This is another in a series of ideas I’ve had that would take too long to explain in a tweet but aren’t long enough to merit the full-out blog treatment.
1) My family has been instructed that at the moment of my demise, they are to immediately dress my body up in a complete Superman costume accurate to the last detail. They are then to take my body and with the utmost secrecy drop it from a great height onto the outskirts of the large metropolitan city. That is really the trickiest part. I mean, just think about it for a moment. How would you pull that off without being caught? Renting a plane or a helicopter wouldn’t work because the pilot would obviously find out. The best bet, near as I can figure, would be with the help of a hot air balloon and the cover of darkness. Once you iron out that wrinkle, the last step for my descendants is to simply sit back and wait for the proper authorities to discover my cape-bedecked corpse. My dream is that the evening news will report that (1) Superman was real. (2) Not only was he real, but he evidently suddenly succumbed to a heart attack and died while flying, and (3) you will never believe who his secret identity was instead of Clark Kent. All-in-all, not a bad way to be remembered.
2) As a young man, whenever I stayed home from school due to sickness, I would watch the original Price is Right with Bob Barker. On several occasions, the last person bidding to get on the stage would simply add one dollar to the next highest offer, thusly virtually destroying any chance the now second-highest bidder had of being on the show. I wonder if thirty years later that person who got screwed out of their chance to be on TV still holds a grudge against the one who beat him/her. I know I would. And it probably would continue to be brought up at every family gathering.
3) If you were to take a fully-grown lowland mountain gorilla, strap an automatic parachute to his back, put him into an airplane, then throw him out at say, ten thousand feet, would he be scared or just confused? Obviously, he would have absolutely no concept of what was going on because no gorilla had ever been that high up before and told the tale to others of his ilk. Now, what if you dropped him so that he landed among the members of his own tribe. One minute ol’ Ed the Silverback has disappeared, the next he’s dropping out of the sky like some kind of god. I bet that experience would give him a lot of cachet at the next ape tribal council meeting.
4) I just found out recently that one thing every mammal has in common is a susceptibility to being infected with rabies. Dogs, cats, squirrels, hamsters, no one is safe. This susceptibility also includes sea mammals like seals, porpoises and… killer whales, which got me to thinking. I can imagine a scenario where a rabies-infected dog falls carelessly off a bridge and into an ocean inlet. Along comes an unsuspecting killer whale and boom!; it gets rabies. Now you have a real problem on your hands cause there’s a five ton version of Cujo roaming the seas. Here comes the Minnow II full of unsuspecting sightseers enjoying a beautiful calm afternoon. “Hey, Martha, lookit at that big fish! He’s just swimming in circles. How cute. See! He’s getting closer. Put out your hand and see if you can touch him, and I’ll get a picture.” Crunch! Smash! Flop! After leaving Martha a designated leftie for life, the diseased orca is now slamming holes the size of imports into the side of the boat. Glub, glub down go the tourists. I bet the SyFy channel would pay big money for that script.
5) Somethings I’ve always wondered about deaf people who use American Sign Language (ASL) to communicate. Do they get overwhelmed by large groups of people if everyone is signing a different conversation? Like, at a deaf person’s convention of something? What if a high school for the deaf played another one in basketball or football, do they have cheerleaders starting ASL chants that the crowds echo in unison through signing?I have another question: Is it easier or harder to eavesdrop on someone if they’re using sign language? Since ASL is not an universal language, when American deaf people travel overseas, how do they communicate with the native sign language speakers? Are there sign language translators readily available?

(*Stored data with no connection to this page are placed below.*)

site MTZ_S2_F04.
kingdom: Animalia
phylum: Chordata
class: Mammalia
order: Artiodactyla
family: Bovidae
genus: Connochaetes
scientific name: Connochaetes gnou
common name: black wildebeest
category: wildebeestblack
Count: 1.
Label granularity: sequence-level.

6) Over the Christmas holidays, I really started to miss my kids. Oh, don’t worry. There’s nothing wrong with them, and they haven’t moved away. It’s just they went and grew up on me. Of course, I expected that to happen. I just didn’t anticipate all the negative side-effects of it. For example, I really can’t buy them little kid toys anymore like Tonka trucks, Playmobils or GI Joes. Those things just have too short a window of opportunity because, let’s be honest, I liked playing with them, too. It was a great opportunity for me to act their age.
7) Here’s a question no one seems to know the answer to: if Care Bears were real, how tall would they be? Would they tower over a normal human, or would they be a more manageable foot-and-a-half from paw to ear top? If the answer is the former, I bet they would still be pretty scary – even with the big icons on their chests. I know I wouldn’t want one in my campsite.